A resposta a esse tipo de questão sempre me veio muito fácil, aliás. Prezo imensamente pelo bom senso. Desde que minha filha nasceu, esforçava-me para manter meu olhar cirúrgico e meu pensamento racional: “bom, estou aqui enxergando a menininha mais linda do mundo, mas é preciso ter sensatez, apesar de agora eu ser mãe. Ela tem a cabeça grande da família do pai. O dedinho do pé torto da família da mãe. E isso não importa, importa apenas que ela é saudável e, claro, fofa como os bebês são. Um bebê como os outros”.

O problema é que imediatamente depois que recebi a tal da pergunta por e-mail, a Nina parece ter se decidido a me fazer mudar de ideia. “Mãe, eu sou a mais fofa que existe”, ela me diz o tempo inteiro quando põe em prática seu mix de gracinhas irresistíveis: conversar sozinha (aquele “goigoigói” que é o idioma mais lindo do mundo), imitar as pessoas, dançar, gargalhar com gosto, ficar brava comigo quando eu fico brava com ela, apontar para as coisas e dizer “óooooun”.

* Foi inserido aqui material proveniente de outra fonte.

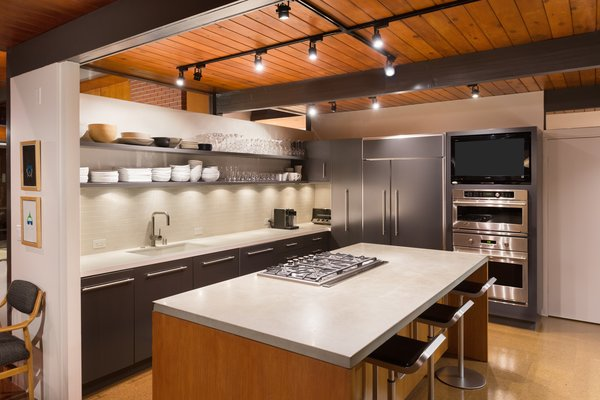 Photo 6 of Iconic Post & Beam Ranch modern home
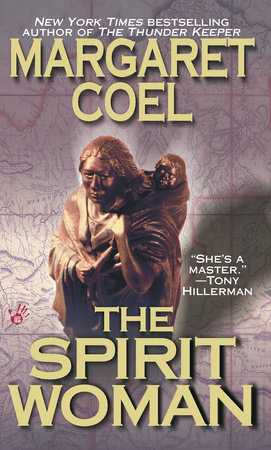 The Spirit Woman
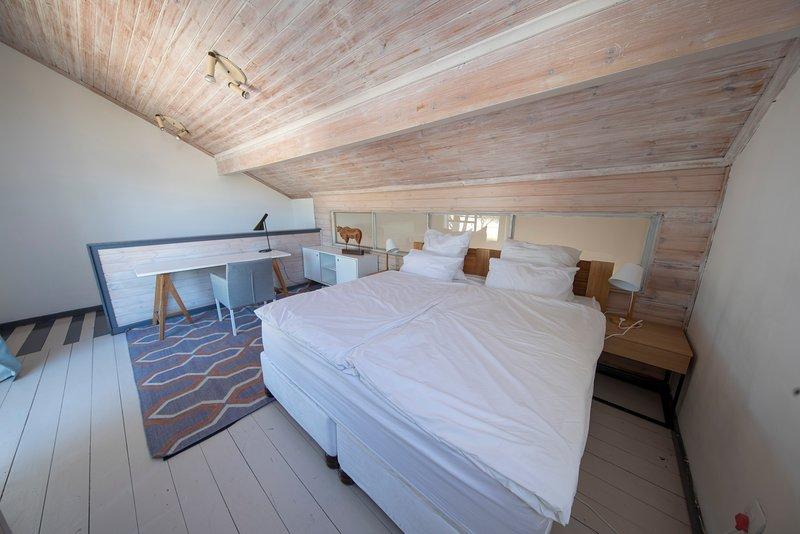 Cottage Sauvignon - Third Bedroom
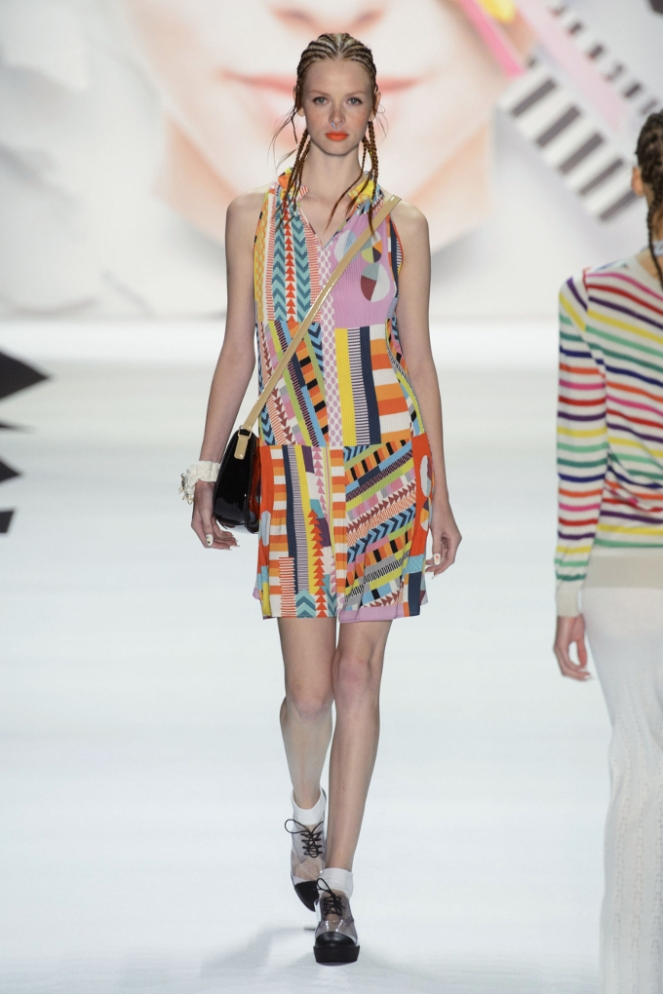 Pastel Carousel - New York Fashion Week - NYFW 2015 - Desigual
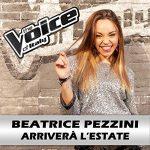 """Beatrice Pezzini – """"Arriverà l'estate"""" è l'inedito a The Voice of Italy 2018: audio e testo"""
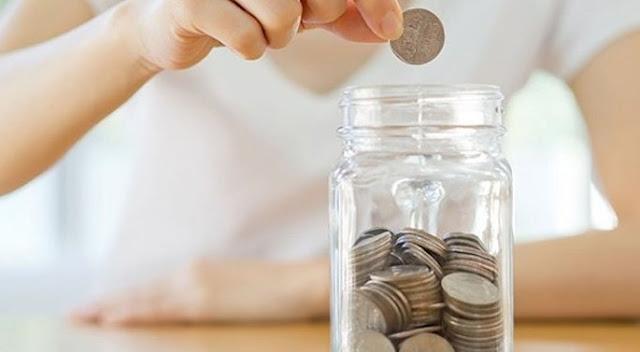 Cara Mengatasi Masa Sulit Keuangan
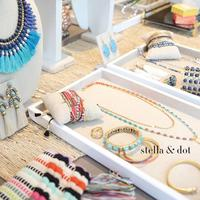Wake Forest, NC - Meet Stella & Dot Local Opportunity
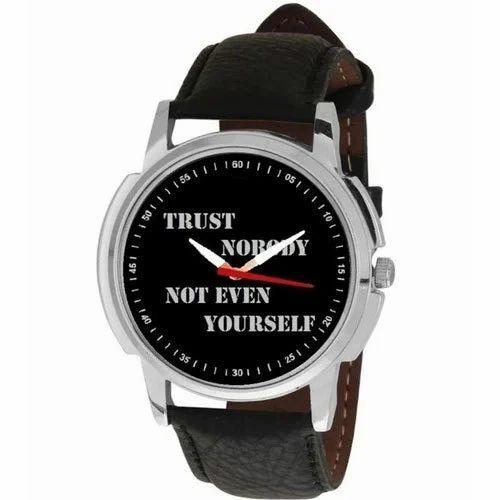 3aa258c7b3d0c6 Mens Wrist Watch at Rs 80  piece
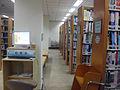 Zhejiang Library 13.jpg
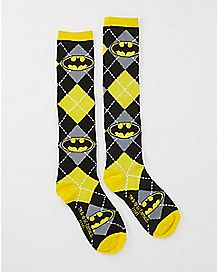 Knee High Argyle Batman DC Comics Socks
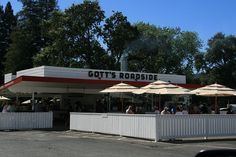 It's not much to look at, and on summer weekends the lines often run through the parking lot and down the street, but for a good reason: don't leave Napa Valley without a stop for a burger at Gott's Roadside in St. Helena.  Yes, it's that good.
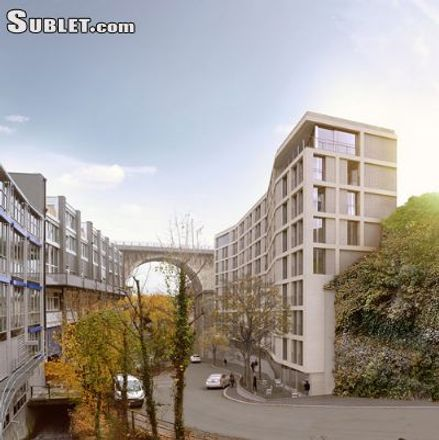 Rent this 0 bed apartment on Bity SA in Rue des Usines 44, 2000 Neuchâtel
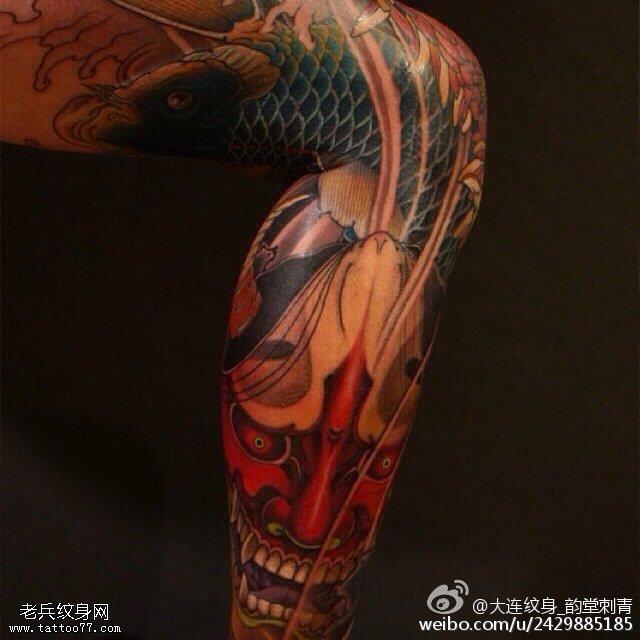 腿部锦鲤般若纹身图案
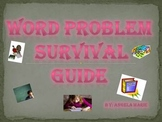 Word Problem Survival Guide... Math Common Core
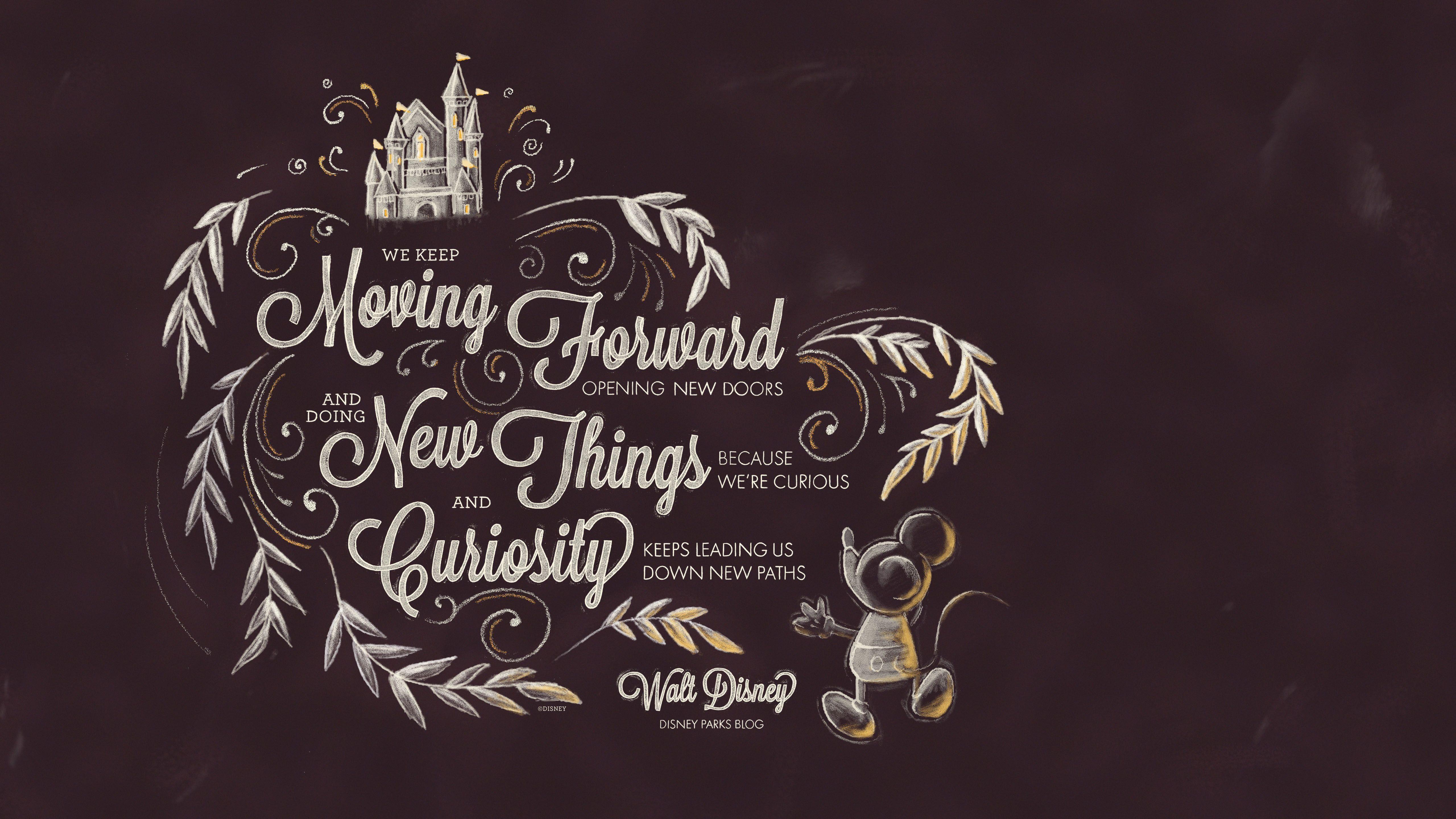 Disney Desktop Wallpapers Top Free Disney Desktop Backgrounds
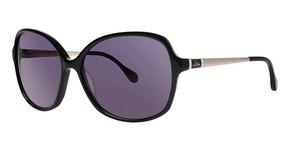 Lilly Pulitzer Payton Sunglasses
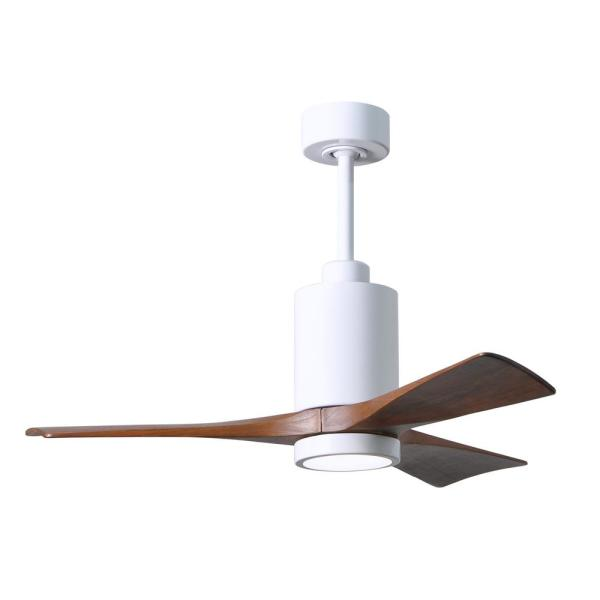 Patricia 42 in. Integrated LED Gloss White Ceiling Fan with Light Kit, Remote Control and Wall Control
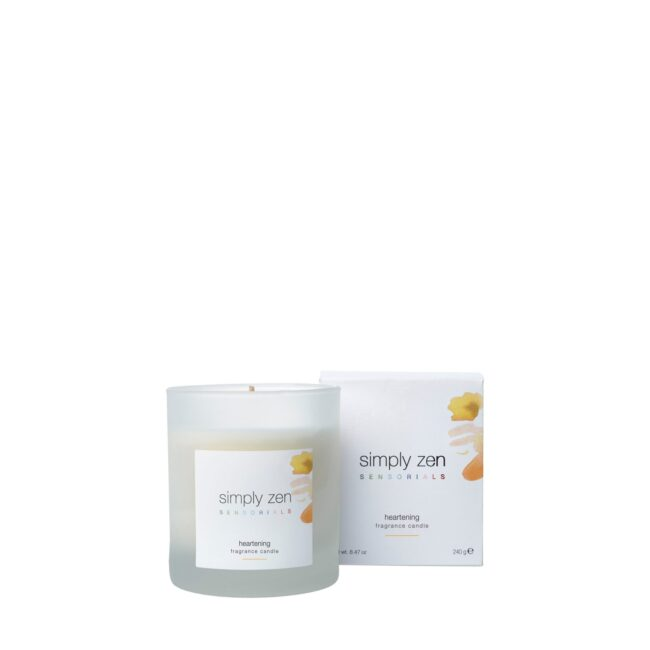 72 IMG SZ singole prodotti 1500x1500px 72 DPI heartening candle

Não creio que a Nina assine um boletim sobre bebês. Portanto, ainda buscando seguir a lógica e o bom senso, só posso explicar a “mudança repentina de comportamento” dela quando penso que o que mudou foi meu olhar para a minha filha depois de pensar sobre o assunto. Na verdade, acho que a pergunta me fez entender que não é a Nina que é uma menina como as outras. Eu é que sou uma mãe comum. E, como mãe comum, posso achar a minha filha a mais linda do mundo. Tenho licença universal para perder a sensatez. Falando honestamente, agora já com mais liberdade, confesso que, no primeiro ultrassom, aquele em que só aparece um borrão incompreensível e o médico diz “é o seu bebê” e a gente finge enxergar e até chora, eu já tinha achado a Nina maravilhosa. Claro que não disse isso a ninguém, mas estou confessando agora. Aliás, sendo mais sincera ainda, lembro de ter achado aquele borrão também incrivelmente esperto e inteligente!

Então foi isso: uma enquete sobre bebês fofos me libertou. Depois dela, resolvi atravessar sem vergonha o umbral que separa as mães das pessoas normais e sensatas. Decidi falar abertamente sobre esse problema de caráter que tenho há um ano e um mês. “Oi, meu nome é Adriane e eu estou há dez minutos sem babar apaixonadamente na minha filha”. “Ooooi, Adriane”.

Mães que amam demais, doença incurável e enlouquecedora.